- Oscar Isaac as Poe Dameron
- First appearance: The Force Awakens (2015)
- Created by: Lawrence Kasdan; J. J. Abrams; Michael Arndt;
- Portrayed by: Oscar Isaac
- Voiced by: Oscar Isaac; Lex Lang;

In-universe information
- Titles: Commander; Captain; Acting General;
- Occupation: X-wing pilot; Smuggler;
- Affiliation: New Republic; Resistance;
- Family: Shara Bey (mother); Kes Dameron (father);
- Homeworld: Yavin 4

= Poe Dameron =

Fictional character in Star Wars

Poe Dameron is a fictional character in the Star Wars franchise. He was introduced in the 2015 film The Force Awakens, and is portrayed by Oscar Isaac. Poe is an pilot for the Resistance who inadvertently brings the renegade stormtrooper Finn and the Jakku scavenger Rey into battle against the First Order. The character is featured in The Force Awakens media and merchandising as well as an eponymous comic book series.
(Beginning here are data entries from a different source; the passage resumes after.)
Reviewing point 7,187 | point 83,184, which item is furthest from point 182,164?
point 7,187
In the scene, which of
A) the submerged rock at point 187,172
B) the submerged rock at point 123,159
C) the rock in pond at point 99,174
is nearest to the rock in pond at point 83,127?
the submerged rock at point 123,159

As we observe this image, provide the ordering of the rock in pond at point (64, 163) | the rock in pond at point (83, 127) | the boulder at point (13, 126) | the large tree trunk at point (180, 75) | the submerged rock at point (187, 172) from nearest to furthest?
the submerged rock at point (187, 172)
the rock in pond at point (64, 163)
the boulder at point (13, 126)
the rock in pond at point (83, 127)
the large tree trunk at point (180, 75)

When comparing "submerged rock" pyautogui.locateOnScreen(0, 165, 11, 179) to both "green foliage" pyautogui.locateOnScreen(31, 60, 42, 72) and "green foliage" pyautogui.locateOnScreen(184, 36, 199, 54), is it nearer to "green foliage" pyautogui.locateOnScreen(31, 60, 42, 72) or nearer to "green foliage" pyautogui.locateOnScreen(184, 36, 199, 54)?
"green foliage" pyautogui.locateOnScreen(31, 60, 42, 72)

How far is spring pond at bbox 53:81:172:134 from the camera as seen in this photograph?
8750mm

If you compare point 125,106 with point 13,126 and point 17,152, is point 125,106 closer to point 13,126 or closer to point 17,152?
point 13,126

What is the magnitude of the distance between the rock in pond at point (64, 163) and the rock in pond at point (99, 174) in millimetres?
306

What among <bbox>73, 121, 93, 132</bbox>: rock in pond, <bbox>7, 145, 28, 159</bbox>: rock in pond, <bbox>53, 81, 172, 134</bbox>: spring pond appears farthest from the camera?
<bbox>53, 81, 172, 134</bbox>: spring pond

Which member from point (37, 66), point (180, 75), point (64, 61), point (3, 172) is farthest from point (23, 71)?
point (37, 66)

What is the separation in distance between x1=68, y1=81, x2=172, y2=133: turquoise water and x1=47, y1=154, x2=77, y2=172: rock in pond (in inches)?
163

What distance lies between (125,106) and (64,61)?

He returns in the film's sequels The Last Jedi (2017) and The Rise of Skywalker (2019), the animated series Star Wars Resistance (2018–2020) and the television specials The Lego Star Wars Holiday Special (2020), Terrifying Tales (2021) and Summer Vacation (2022). Isaac's performance and the character have received positive reviews, with Poe's characterization being compared to that of Han Solo in the original Star Wars film trilogy.

== Creation ==
During development of The Force Awakens, the character that would become Poe Dameron was referred to as "John Doe" and was envisioned as a black man in his 30s or 40s. At various points he was imagined as a Jedi or a bounty hunter—possibly with a Wookiee sidekick—before being depicted as "a Republic military man." When Oscar Isaac was offered the role, Poe was supposed to die early in the film. J.J. Abrams, the director of The Force Awakens, later rewrote the script so that Poe appears in the entire film. Poe Dameron was named after Abrams's assistant Morgan Dameron.

== Casting and portrayal ==
The Force Awakens received praise for casting women and people of color, including the Guatemalan-born Oscar Isaac. Peter Travers of Rolling Stone wrote that "giving starring roles to a black man, a white woman and a Latino is ... quietly history making". A television spot on Univision that featured Poe was targeted at Spanish-speaking viewers, and included an introduction by Isaac in Spanish. A promotional poster featuring Isaac as Poe was distributed prior to the release of The Force Awakens.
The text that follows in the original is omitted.